▶ [Exercise goal] Print, exactly as they appear, only the lines from the line that contains "James Pratt Auction" through the end of the listing.

Start of Data for this exercise

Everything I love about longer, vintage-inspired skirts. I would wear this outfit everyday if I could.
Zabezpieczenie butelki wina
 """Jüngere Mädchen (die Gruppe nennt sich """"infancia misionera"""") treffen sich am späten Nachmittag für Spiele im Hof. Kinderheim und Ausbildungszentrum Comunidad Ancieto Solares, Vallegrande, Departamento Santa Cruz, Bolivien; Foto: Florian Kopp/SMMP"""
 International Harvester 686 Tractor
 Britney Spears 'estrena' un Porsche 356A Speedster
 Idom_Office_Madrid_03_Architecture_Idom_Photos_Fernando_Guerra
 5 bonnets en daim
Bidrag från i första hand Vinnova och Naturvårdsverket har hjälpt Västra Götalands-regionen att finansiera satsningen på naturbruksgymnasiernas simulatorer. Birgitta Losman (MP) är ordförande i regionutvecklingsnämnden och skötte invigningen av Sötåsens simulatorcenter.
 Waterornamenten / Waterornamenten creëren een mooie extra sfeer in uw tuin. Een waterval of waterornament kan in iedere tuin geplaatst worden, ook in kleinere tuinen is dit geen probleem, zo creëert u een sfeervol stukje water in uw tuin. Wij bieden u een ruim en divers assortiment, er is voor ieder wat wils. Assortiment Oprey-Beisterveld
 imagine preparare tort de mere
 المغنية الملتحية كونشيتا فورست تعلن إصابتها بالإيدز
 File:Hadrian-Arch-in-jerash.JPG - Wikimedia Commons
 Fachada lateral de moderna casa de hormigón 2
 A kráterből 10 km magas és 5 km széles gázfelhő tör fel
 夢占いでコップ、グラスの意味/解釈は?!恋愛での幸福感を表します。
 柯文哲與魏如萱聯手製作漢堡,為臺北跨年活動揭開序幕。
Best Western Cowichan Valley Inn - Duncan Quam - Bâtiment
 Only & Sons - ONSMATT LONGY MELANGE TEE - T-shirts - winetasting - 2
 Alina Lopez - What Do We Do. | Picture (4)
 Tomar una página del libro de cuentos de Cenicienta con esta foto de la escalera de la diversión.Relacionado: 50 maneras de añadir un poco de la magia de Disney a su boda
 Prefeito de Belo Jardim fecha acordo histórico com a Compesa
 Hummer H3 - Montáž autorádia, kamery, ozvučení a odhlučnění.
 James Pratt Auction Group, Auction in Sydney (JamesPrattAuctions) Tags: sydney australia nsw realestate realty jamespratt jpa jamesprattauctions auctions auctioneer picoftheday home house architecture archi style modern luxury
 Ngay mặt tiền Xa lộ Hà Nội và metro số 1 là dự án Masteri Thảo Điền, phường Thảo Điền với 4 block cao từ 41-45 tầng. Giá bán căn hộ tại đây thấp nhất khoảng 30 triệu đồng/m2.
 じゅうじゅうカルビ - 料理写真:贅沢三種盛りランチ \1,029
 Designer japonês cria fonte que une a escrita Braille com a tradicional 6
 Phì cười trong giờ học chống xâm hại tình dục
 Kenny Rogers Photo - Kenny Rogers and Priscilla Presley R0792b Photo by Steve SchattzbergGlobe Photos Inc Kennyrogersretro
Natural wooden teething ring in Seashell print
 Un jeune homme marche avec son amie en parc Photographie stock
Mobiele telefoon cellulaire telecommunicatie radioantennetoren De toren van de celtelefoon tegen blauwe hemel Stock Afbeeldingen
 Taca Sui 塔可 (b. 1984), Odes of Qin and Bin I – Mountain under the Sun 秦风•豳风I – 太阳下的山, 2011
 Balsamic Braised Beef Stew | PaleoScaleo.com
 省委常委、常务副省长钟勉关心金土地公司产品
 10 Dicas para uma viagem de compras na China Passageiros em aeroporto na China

End of Data for this exercise

▶ [Task solution]
 James Pratt Auction Group, Auction in Sydney (JamesPrattAuctions) Tags: sydney australia nsw realestate realty jamespratt jpa jamesprattauctions auctions auctioneer picoftheday home house architecture archi style modern luxury
 Ngay mặt tiền Xa lộ Hà Nội và metro số 1 là dự án Masteri Thảo Điền, phường Thảo Điền với 4 block cao từ 41-45 tầng. Giá bán căn hộ tại đây thấp nhất khoảng 30 triệu đồng/m2.
 じゅうじゅうカルビ - 料理写真:贅沢三種盛りランチ \1,029
 Designer japonês cria fonte que une a escrita Braille com a tradicional 6
 Phì cười trong giờ học chống xâm hại tình dục
 Kenny Rogers Photo - Kenny Rogers and Priscilla Presley R0792b Photo by Steve SchattzbergGlobe Photos Inc Kennyrogersretro
Natural wooden teething ring in Seashell print
 Un jeune homme marche avec son amie en parc Photographie stock
Mobiele telefoon cellulaire telecommunicatie radioantennetoren De toren van de celtelefoon tegen blauwe hemel Stock Afbeeldingen
 Taca Sui 塔可 (b. 1984), Odes of Qin and Bin I – Mountain under the Sun 秦风•豳风I – 太阳下的山, 2011
 Balsamic Braised Beef Stew | PaleoScaleo.com
 省委常委、常务副省长钟勉关心金土地公司产品
 10 Dicas para uma viagem de compras na China Passageiros em aeroporto na China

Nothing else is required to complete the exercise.